Somewhere there was the ordinary world, a world of stoplights and shopping malls, of fluorescent lights at gas stations and light blue carpet in a suburban home. But here, now: There was only the moment before the scream and the moment after.
Gansey’s ears rang.
The creature lifted its head to look at him with brilliant eyes. It was the sort of animal that everyone thought they knew the name of until they saw it, and then the name ran away and left behind only the feeling of seeing it. It was older than anything, more lovely than anything, more terrible than anything.
Something winning and frightened sang in Gansey’s chest; it was the precise same feeling that had taken him the first time he’d seen Cabeswater. He realized that he had seen something like this creature before: the herd of white beasts that had stampeded through Cabeswater. Now that he was looking at this one, though, he realized that those were copies of this, descendants of this, dreamt memories of this.
The beast twitched an ear. Then it plunged into the night.
Gwenllian asked Gansey, “Well, aren’t you going to follow it?”
Yes.
She pointed at the oak branches, and he did not question her. He edged quickly to where a great branch overhung the roof, climbed out on to it, getting a handhold here and there on upright spurs. He slipped down from branch to branch and then jumped the eight or nine feet to the ground, feeling the jolt of the landing from the balls of his feet to his teeth.
The beast was gone.
There was not even time for Gansey to register disappointment, though, because of the birds.
They were everywhere: The air dazzled and shimmered with feathers and down. The birds swirled and dived and plummeted around the neighbourhood street, the streetlights catching wings, beaks, claws. Most of them were ravens, but there were others, too. Little chickadees, streamlined mourning doves, compact jays. These smaller birds seemed more chaotic than the ravens, though, as if they had gotten caught up in the spirit of the night without understanding the purpose. Some of them let out little squawks or cries, but mostly the sound was wings. The humming, rushing whoosh of frantic flight.
Gansey stepped into the yard and the dense flock immediately rushed up around him. They swirled around him, wings brushing against him, feathers touching his cheek.
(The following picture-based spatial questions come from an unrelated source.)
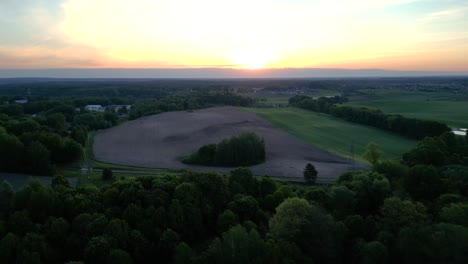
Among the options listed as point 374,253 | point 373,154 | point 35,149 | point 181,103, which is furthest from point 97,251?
point 181,103

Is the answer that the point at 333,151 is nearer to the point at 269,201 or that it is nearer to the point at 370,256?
the point at 269,201

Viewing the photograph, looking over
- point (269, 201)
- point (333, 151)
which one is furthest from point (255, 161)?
point (269, 201)

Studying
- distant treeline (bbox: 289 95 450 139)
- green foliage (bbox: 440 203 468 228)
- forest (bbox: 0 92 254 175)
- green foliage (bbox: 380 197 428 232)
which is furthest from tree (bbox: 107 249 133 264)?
distant treeline (bbox: 289 95 450 139)

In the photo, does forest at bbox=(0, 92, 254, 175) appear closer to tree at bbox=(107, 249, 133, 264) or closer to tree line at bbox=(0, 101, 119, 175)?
tree line at bbox=(0, 101, 119, 175)

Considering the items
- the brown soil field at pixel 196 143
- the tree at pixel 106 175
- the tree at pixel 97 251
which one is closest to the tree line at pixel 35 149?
the brown soil field at pixel 196 143

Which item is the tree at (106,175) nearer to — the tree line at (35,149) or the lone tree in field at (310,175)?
the tree line at (35,149)

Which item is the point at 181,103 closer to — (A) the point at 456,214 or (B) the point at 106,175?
(B) the point at 106,175
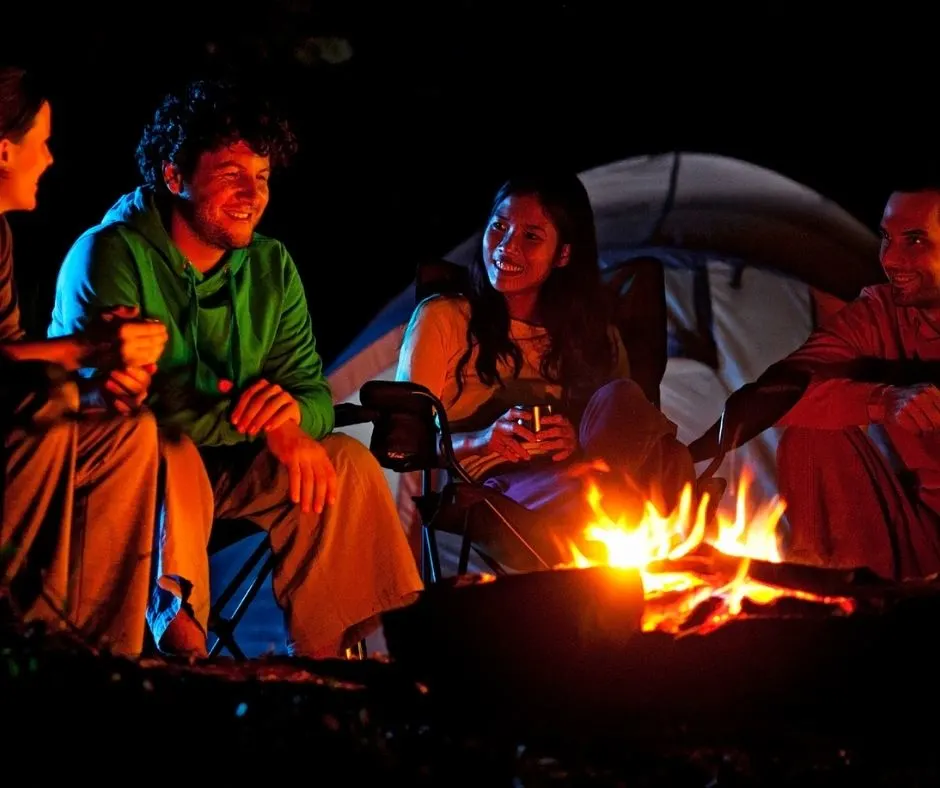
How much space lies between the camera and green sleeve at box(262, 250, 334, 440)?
4.11 meters

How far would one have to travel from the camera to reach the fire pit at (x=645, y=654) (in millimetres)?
2758

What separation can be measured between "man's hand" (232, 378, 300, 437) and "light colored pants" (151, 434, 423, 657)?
0.12 m

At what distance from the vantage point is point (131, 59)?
5.73 m

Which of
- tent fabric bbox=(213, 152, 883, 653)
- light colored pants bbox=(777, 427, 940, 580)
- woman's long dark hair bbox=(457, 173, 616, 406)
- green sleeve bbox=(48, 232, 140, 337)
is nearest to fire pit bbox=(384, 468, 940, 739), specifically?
light colored pants bbox=(777, 427, 940, 580)

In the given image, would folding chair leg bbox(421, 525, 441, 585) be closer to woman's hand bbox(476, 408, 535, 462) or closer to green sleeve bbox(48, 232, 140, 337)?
woman's hand bbox(476, 408, 535, 462)

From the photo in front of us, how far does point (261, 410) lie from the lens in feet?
12.7

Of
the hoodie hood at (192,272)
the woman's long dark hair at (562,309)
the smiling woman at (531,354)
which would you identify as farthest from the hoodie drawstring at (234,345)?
the woman's long dark hair at (562,309)

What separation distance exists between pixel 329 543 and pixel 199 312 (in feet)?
2.63

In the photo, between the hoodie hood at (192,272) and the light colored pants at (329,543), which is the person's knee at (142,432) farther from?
the hoodie hood at (192,272)

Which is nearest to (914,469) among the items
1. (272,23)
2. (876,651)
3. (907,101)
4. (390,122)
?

He couldn’t see anything but the birds, every shape and colour. His heart was a winged thing itself. He couldn’t catch his breath.
He was so afraid.
If you can’t be unafraid, Henry said, be afraid and happy.
The flock dipped away. They meant to be followed, and they meant to be followed now. They swirled up in a great column over the Camaro.
Make way! they shouted. Make way for the Raven King! It was loud enough now that lights were beginning to come on in the houses.
Gansey climbed into the car and turned the key – start, Pig, start. It growled to life. Gansey was all things at once: elated, terrified, overcome, satiated.
With a squeal of tires, he pursued his king.
Ronan was operating on emergency battery power. Running on cruise control. He was a drop of water beaded on a windshield. The slightest jolt would be enough to send him skidding downward.
Because he was practising such a delicate balancing act between waking and sleep, it wasn’t until the driver’s-side door of the BMW wrenched open that he realized something had happened. The noise was terrific, particularly because Chainsaw flew into the car as soon as the door had opened. The Orphan Girl shrieked in the backseat and Adam jolted awake.
“I don’t know,” Blue said.
Ronan wasn’t sure what this meant until he realized that she wasn’t addressing him, but the people behind her. Maura, Calla and Gwenllian stood in the road in various states of night-time disarray.